WHAT THIS TASK INVOLVES:
Convert the items between the lines holding "From [533,354] |" and "3465 millimetres", inclusive, into a two-column CSV with the headers text and answer. Give one row per item, put each field in quotes, and replace line breaks with spaces.

(Data items)
BEGIN

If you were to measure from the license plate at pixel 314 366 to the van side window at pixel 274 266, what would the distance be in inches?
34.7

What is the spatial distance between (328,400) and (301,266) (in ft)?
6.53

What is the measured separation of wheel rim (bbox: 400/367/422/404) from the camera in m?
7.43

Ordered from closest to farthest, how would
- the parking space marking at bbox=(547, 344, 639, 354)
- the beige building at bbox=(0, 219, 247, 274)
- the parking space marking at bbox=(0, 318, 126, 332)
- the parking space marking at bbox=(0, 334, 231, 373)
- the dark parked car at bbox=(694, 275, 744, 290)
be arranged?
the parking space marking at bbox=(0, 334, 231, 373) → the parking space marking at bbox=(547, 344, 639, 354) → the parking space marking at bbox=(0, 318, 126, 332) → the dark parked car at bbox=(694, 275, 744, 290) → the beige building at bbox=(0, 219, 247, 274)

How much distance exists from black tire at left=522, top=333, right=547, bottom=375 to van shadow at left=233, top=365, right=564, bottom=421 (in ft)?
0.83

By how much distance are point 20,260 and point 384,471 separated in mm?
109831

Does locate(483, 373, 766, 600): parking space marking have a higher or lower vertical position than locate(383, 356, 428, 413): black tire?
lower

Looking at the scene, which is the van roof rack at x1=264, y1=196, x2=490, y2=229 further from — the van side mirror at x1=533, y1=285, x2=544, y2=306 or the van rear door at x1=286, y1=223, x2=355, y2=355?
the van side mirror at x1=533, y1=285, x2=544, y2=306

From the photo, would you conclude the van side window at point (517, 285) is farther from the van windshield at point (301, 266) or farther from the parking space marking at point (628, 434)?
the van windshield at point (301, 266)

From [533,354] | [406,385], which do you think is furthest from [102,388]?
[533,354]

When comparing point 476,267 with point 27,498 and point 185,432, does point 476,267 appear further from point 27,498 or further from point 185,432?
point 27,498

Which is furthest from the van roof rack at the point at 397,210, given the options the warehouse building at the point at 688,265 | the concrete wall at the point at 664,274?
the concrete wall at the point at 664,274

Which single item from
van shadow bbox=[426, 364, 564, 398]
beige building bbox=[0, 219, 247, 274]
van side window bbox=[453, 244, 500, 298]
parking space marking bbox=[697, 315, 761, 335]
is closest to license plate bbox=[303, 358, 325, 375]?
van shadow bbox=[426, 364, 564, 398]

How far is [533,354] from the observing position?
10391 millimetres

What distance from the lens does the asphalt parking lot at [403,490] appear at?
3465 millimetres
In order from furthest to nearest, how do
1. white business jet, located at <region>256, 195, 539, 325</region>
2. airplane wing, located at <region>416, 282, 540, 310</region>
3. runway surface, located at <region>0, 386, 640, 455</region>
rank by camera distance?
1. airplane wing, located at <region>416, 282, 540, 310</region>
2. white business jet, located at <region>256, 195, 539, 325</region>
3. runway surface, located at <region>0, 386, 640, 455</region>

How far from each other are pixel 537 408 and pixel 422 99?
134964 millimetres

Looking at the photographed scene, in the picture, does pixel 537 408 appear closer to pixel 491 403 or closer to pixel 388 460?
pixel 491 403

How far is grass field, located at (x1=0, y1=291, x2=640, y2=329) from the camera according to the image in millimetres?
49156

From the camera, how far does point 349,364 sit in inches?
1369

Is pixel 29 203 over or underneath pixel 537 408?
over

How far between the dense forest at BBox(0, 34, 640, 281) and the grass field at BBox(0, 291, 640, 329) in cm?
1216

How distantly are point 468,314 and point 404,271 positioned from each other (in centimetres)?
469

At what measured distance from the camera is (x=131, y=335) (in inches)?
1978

END

COMPLETE ANSWER:
text,answer
"From [533,354] | [406,385], which do you think is furthest from [102,388]?","[533,354]"
"When comparing point 476,267 with point 27,498 and point 185,432, does point 476,267 appear further from point 27,498 or further from point 185,432?","point 27,498"
"Which is furthest from the van roof rack at the point at 397,210, given the options the warehouse building at the point at 688,265 | the concrete wall at the point at 664,274?","the concrete wall at the point at 664,274"
"Which single item from van shadow bbox=[426, 364, 564, 398] beige building bbox=[0, 219, 247, 274] van side window bbox=[453, 244, 500, 298] parking space marking bbox=[697, 315, 761, 335] is closest to license plate bbox=[303, 358, 325, 375]?","van shadow bbox=[426, 364, 564, 398]"
"How far is [533,354] from the observing position?","10391 millimetres"
"What distance from the lens does the asphalt parking lot at [403,490] appear at?","3465 millimetres"